READING PASSAGE>
To ensure that our lysis and isolation conditions are not biasing the results against previously reported nuclear Hdac4 interactions, we performed an additional IP experiment. We used our previously generated HDAC4-GFP expressing CEM-T cells and immunoaffinity purified HDAC4-GFP using the same lysis conditions as for our brain sample with either anti-GFP antibodies or the antibody against endogenous HDAC4. As we expected for CEM-T cells, where HDAC4 has both prominent nuclear and cytoplasmic localization, we identified its known functional interactions with nuclear proteins, including NCOR1 and TBL1XR1 (supplemental Fig. S2). Therefore, this combination of resin, antibody and lysis condition is effective for isolating HDAC4 and its interactions regardless of their subcellular localization. Adding further confidence to the cytoplasmic localization of Hdac4 in brain tissue, we also compared the relative levels of phosphorylated Hdac4 at Ser629 (pSer629, Ser632 in human), which is known to be a 14–3-3 interaction site required for Hdac4 shuttling to the cytoplasm. Normalized to total Hdac4 isolated, we observed over 400-fold increases in pSer629 levels in the brain samples when compared with T-cells (Fig 2B) (28). Having confirmed that our method was not biasing against the detection of known Hdac4 nuclear interactions, we proceeded to further investigate the functional classes of the interactions observed in brain tissue.

WHAT THIS TASK INVOLVES> Resume the passage on Hdac4 interactions in brain tissue after its final sentence, adding a few sentences in the same style. The records are not needed for any of this.

INFORMATION GIVEN>

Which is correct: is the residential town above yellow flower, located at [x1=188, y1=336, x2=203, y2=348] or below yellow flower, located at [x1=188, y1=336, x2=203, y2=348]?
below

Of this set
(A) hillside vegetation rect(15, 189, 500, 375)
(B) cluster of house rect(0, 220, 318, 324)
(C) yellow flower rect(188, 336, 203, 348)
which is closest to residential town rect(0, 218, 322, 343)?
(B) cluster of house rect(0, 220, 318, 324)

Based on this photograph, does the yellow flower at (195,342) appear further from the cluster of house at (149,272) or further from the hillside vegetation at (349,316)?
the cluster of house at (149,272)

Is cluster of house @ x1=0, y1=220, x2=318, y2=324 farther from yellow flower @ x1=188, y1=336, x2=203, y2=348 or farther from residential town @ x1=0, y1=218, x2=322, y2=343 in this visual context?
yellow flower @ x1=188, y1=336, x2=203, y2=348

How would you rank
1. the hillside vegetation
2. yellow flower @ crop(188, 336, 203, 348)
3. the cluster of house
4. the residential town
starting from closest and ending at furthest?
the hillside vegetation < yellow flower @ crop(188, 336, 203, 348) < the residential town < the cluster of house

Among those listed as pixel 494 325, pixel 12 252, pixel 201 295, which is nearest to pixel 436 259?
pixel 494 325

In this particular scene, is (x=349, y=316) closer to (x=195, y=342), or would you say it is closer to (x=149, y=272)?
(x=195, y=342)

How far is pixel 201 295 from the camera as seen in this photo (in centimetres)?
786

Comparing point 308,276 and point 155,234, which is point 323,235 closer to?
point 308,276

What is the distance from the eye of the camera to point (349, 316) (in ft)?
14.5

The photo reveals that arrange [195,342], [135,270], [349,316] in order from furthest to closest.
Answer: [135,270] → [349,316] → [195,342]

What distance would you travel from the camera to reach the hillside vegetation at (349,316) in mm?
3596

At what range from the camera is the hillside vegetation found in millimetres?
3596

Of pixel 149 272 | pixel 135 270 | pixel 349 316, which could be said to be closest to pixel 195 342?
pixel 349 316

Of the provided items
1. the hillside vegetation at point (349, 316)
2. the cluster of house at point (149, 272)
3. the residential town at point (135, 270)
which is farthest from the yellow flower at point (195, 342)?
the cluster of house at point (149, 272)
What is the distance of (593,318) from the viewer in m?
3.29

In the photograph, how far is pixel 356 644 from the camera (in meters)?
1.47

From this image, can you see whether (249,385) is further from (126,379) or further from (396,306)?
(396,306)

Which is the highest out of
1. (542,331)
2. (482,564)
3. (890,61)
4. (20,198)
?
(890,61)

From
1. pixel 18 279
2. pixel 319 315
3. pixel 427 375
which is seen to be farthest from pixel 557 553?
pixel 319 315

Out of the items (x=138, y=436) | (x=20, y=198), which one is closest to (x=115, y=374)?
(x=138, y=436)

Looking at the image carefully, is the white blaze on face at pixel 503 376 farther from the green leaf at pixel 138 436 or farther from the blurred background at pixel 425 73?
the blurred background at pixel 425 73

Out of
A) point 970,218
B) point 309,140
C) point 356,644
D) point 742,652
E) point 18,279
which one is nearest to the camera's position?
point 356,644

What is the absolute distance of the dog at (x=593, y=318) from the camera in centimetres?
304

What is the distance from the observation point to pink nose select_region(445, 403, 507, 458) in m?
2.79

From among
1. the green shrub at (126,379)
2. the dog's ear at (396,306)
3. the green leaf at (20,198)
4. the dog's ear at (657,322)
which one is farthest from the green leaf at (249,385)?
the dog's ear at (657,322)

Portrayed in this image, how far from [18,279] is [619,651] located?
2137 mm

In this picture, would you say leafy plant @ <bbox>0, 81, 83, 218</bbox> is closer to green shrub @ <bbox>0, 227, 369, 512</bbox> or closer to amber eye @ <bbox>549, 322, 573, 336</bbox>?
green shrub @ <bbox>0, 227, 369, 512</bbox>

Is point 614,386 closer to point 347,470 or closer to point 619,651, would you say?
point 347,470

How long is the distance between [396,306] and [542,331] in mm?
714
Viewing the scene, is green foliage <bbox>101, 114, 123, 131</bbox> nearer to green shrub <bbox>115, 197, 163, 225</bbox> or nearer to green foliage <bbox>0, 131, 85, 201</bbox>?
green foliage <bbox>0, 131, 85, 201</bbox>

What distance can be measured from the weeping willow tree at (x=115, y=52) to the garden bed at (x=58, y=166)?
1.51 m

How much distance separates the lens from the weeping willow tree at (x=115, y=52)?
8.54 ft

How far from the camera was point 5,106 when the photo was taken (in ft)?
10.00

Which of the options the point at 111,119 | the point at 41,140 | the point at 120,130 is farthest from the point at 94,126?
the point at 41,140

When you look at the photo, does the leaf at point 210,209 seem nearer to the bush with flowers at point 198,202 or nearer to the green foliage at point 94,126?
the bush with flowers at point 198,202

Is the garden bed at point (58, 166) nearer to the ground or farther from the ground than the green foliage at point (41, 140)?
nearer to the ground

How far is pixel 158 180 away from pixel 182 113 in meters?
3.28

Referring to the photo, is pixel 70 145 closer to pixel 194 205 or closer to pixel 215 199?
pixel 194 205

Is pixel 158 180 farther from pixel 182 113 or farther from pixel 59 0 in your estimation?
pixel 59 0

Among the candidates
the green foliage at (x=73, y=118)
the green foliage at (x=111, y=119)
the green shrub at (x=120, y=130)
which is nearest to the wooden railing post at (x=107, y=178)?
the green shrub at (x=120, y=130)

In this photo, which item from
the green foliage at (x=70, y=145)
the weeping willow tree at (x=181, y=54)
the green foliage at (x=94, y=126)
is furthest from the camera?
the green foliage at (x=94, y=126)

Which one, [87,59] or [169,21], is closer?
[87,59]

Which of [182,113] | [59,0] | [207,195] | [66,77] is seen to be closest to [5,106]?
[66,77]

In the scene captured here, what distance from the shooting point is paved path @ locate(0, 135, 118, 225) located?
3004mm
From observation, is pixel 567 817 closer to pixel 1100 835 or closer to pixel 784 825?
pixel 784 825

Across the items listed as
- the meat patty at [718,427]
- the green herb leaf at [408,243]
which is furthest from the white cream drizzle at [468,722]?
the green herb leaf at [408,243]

ANSWER SECTION>
Among the identified Hdac4 associations were those with RNA binding proteins and proteins involved in phosphoinositide (PI) signaling, neuronal function and vesicle trafficking (Fig 2A). Interestingly, PCA analysis of Hdac4 interactions did not reveal any overt trends driven by age or Q length (Fig 2C). However, a comparison of the relative abundances (based on MS1 peak-area label-free quantitation) of these interactions did show a slight decreasing trend with both age and Q length (Fig 3A). Of note, this trend was not influenced by the differential selection of SAINT score cutoff for the Q140 10-month sample when compared with the other IPs, as a similar trend was observed when using ≥0.8 SAINT scores for all Hdac4 IPs (supplemental Fig. S3). Further assessment of these age- and Q-dependent changes revealed clusters of decreasing and increasing associations within distinct functional groups (Fig. 3B).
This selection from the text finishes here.